In our example, we will use the naniar package (Tierney et al., 2020) to create an UpSet plot for visualizing missing data. The naniar package offers several tools for visualizing missing data, including UpSet plots³. Using this package, we will create an UpSet plot that will show us missing response patterns in our survey data. First, we will select the survey items in the data and then send the items to the gg_miss_upset function to create an UpSet plot. In the function, nsets = 10 refers to the number of item sets that we want to visualize. So, we use 10 to visualize all of the ten items in the data. In addition, we can use nintersects argument (e.g., nintersects = 10) to change the number of intersections to be shown in the plot.
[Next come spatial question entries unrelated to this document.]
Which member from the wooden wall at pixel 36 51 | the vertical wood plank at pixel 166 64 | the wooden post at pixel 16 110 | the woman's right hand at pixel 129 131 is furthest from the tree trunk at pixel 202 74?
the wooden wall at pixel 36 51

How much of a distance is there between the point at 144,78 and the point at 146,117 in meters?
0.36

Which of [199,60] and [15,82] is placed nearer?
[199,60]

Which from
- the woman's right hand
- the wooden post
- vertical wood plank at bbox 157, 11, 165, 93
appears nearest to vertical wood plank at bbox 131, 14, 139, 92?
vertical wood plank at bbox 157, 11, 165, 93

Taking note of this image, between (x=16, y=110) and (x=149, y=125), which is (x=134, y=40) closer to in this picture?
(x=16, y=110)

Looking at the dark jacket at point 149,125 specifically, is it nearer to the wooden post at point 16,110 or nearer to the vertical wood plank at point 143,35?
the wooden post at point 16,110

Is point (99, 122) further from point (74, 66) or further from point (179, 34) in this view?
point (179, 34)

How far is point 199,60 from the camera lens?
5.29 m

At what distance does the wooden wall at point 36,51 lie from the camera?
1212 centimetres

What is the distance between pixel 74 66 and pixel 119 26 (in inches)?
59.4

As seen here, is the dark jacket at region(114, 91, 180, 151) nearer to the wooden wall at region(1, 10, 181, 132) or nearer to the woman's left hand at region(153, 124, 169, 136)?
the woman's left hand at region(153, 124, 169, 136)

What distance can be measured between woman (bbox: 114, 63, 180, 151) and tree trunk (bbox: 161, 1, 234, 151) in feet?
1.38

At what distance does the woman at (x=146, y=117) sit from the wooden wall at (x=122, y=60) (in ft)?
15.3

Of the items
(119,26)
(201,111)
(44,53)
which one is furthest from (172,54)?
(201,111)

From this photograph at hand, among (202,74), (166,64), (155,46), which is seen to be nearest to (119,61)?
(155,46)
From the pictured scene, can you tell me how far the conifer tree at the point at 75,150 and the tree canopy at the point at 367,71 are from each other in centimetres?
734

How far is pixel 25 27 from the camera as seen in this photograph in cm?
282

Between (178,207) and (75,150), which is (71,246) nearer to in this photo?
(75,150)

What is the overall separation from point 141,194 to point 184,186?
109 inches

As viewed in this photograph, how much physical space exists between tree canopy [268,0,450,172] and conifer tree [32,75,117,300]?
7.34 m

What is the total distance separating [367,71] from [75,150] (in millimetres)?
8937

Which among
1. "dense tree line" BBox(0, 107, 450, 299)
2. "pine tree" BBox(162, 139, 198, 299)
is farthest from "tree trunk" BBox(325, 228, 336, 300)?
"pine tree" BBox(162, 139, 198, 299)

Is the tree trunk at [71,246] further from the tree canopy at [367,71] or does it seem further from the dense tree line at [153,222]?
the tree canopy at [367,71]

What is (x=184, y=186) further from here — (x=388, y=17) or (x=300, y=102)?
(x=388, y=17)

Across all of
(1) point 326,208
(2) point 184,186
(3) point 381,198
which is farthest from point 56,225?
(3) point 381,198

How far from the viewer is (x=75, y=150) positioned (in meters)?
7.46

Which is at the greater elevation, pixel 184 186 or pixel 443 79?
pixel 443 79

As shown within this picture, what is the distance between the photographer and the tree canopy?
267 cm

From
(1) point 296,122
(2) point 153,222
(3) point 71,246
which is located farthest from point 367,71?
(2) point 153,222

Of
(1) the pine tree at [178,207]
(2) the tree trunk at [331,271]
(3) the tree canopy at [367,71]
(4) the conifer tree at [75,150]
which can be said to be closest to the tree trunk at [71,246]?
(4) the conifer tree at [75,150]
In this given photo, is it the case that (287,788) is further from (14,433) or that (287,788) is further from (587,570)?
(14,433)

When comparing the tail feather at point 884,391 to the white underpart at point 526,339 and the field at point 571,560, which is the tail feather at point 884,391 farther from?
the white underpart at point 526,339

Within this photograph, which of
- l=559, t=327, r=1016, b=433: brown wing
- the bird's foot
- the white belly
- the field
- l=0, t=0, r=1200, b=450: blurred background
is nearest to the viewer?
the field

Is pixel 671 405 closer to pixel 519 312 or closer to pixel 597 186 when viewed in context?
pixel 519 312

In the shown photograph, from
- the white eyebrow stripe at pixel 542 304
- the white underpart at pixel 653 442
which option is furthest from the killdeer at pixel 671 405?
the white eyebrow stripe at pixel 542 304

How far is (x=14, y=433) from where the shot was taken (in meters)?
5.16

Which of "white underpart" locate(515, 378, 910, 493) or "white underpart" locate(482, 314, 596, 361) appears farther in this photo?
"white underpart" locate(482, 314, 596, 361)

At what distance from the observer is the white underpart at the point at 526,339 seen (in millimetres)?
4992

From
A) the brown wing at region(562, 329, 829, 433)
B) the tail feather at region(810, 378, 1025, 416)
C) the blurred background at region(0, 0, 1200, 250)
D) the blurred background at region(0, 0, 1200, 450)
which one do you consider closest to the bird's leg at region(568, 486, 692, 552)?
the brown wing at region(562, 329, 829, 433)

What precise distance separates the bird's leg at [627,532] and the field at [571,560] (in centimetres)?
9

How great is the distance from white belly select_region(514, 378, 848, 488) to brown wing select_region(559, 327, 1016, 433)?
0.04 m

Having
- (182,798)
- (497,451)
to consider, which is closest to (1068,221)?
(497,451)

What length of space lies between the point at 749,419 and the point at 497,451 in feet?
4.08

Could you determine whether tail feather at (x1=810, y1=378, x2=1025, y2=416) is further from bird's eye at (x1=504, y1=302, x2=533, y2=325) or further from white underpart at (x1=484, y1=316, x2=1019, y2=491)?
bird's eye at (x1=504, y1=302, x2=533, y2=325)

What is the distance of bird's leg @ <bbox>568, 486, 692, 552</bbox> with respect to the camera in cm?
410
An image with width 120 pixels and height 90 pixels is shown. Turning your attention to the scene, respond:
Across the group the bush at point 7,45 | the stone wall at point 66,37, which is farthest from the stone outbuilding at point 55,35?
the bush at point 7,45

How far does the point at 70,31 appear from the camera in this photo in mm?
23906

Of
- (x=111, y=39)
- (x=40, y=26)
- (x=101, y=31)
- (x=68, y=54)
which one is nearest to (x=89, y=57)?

# Activate the naniar package
library("naniar")

data %>%
  # Select the survey items
  select(starts_with(c("ST082", "ST034"))) %>%
  # Create an UpSet plot
  gg_miss_upset(., nsets = 10)

Figure 4: An UpSet plot showing missing data patterns among the PISA survey items

We can use Figure 4 to understand the number of missing responses per item. For example, if we look at the first row (ST082Q01), we can see that there are 83 missing responses based on the sum of the three frequencies marked for this item (i.e., 79 + 3 + 1). In addition, we can use the plot to identify missing response patterns. For example, the plot shows that 79 students skipped all of the survey items without selecting an answer (see the first vertical bar), while 13 students skipped either ST034Q05 or ST082Q14 (see the second and third vertical bars). Each column represents a different combination of items with missing responses (i.e., those with black marks). Overall, the UpSet plot can be quite useful for identifying problematic items in terms of missingness.

Stacked Bar Chart

The next visualization tool is the stacked bar chart. Stacked bar charts are not necessarily very exciting forms of data visualization but they are widely used in survey research to visualize Likert-type items (e.g., items with response options of strongly disagree, disagree, agree, and strongly agree). The likert package (Bryer & Speerschneider, 2016) offers a relatively straightforward way to create stacked bar charts for survey items. Without diving into all the options to customize these charts, I will demonstrate how to create a simple stacked bar chart using the first eight items focusing on teamwork. Since the likert package relies on the plyr package, we will have to activate both packages. The resulting plot shows the percentages of responses for each response option across the eight items.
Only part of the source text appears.